For the retail advised channel, the changes will take effect from 29 September 2023, while those in the corporate group channel are immediate.
“Please know, this decision has not been taken lightly,” Mr McCormack said.
The Life Insurance Framework (LIF) has been blamed for the shrinking risk advice space, with the Association of Independently Owned Financial Professionals (AIOFP) campaigning for its removal.
Earlier this year, AIOFP executive director Peter Johnston branded LIF “arguably the most destructive consumer legislation ever passed”.
“We believe it was not a case of unintelligent politicians making mistakes but the first stage of a deliberate strategy to remove financial advisers from the consumer relationship,” Mr Johnston said at the time.
He has since argued that the LIF is deterring advisers from writing risk cover.
“Emphatically, LIF has NOT been beneficial to consumers,” he said.
According to Mr Johnston, in order to ensure more advisers return to risk, commission levels need to be lifted to “at least” 80/15 per cent and consumers should be given a “clear choice” between a commission or a fee for service formula.




Peter says, “at least” 80/15 per cent to make adviser write risk. I say it is most definitely 100/20 AND only a 1 year responsibility period. Anything else between here and 2027 will gut the life industry even more than it is – it will be the death knell as anything less is totally incommensurate with the risks and difficulty writing the business in today’s ridiculous compliance regime and litigious domain. Can’t properly grow a practice or start a new one on less than 100/20 in today’s environment.
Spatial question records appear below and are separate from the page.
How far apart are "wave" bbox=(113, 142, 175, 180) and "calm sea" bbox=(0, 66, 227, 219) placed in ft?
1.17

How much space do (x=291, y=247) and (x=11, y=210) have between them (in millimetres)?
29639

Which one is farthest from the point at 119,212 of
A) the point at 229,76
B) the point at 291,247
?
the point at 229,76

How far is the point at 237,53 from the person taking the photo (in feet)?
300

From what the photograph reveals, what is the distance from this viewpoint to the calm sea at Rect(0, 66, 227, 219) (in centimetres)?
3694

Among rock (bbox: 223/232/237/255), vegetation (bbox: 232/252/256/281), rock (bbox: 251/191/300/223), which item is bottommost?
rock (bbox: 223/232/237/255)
Last person to leave, please turn the lights out (on risk advice).
“The Life Insurance Framework (LIF) has been blamed for the shrinking risk advice space, with the Association of Independently Owned Financial Professionals (AIOFP) campaigning for its removal.” Insurers were competing to pay commissions in a free market of competition, but the Government’s anti-retail commissions intervened that advantages the dominant multinationals owners of Australian life companies, to impose LIF after introducing the 2017 Industry Funding Levy Legislation on financial advisers that caused the reduction from around 28,000 to 16,000 in 2023, and Treasurer Jim Chalmers is reintroducing it for 2022-23 ASIC’s investigations and enforcements costs, which ASIC and Senator Gallagher refused to disclose to Senator Andrew Bragg, Chair of the Senate Economics Committee. The old saying is “Where there is smoke, there’s fire” of destruction. An actuarial demographic guess is that Australia needs financial advisers to be 1% of population for microprudential effectiveness and efficiency, ie, 260,000 – not 16,000.
Advisers already have the choice of a fee-for-service formula, Pete. It’s not working and here’s a possible solution:
1) Create a short-form PDS say, 3 pages – specifically, what’s covered, what’s not covered and any limitations;
2) Limit the SOA to say, 3 pages – including reasons for the recommended cover, premiums, fee disclosure
3) Lift and standardise commissions. Only pay upfronts on increased business – churn will become redundant.
Easy enough to get a fee for service. You’d surprise yourself – it just takes some thinking outside the box
Really?. With no attached investment advice? Feel free to elaborate. With or without commissions?
Try it. Many have. Nothing worked. Seriously. Fee for risk advice only categorically is a non starter. Wish it wasnt so, but, it most definitely is the case. Sorry, this ship has left.
A small player paying big dollars to attract key executives in a market that had declined without much backing was surely never going to be sustainable. Companies like TAL, AIA and Zurich have large in-force to generate income from and have strong backing from parent companies. Of the newer companies, MetLife surely has substantial backing, they are apparently huge in the US and I suspect globally. I hope all the rest survive, it’s good to have the competition.
Things need to change, claims are increasing, higher lapse rates and very little inflows, scary stuff.
Frydenberg, O’Dwyer, FSC and Life Insurance Companies – How Good is LIF ????
What an absolute disaster, Govt / Pollie & Life Insurers induced.
And who is held responsible for this disaster ??? Never the Govt or Pollies.
I guess the FSC is nearly dead and the Life Co’s are dying.
Lower commissions, harder adviser compliance, claw backs, Adviser exams, it was really only a matter of time. Is this the first of many?
This happened in the UK a few years ago. Commissions were seen as evil. They got rid of the commission then they discovered, without advisers out their selling risk products, suddenly no one had insurance. The UK had to reverse the changes, and now commission rates are higher than they were previously. We only had to look overseas to see what the changes were likely to have and we thought no, that wont happen to us, we know better. Stupid Government.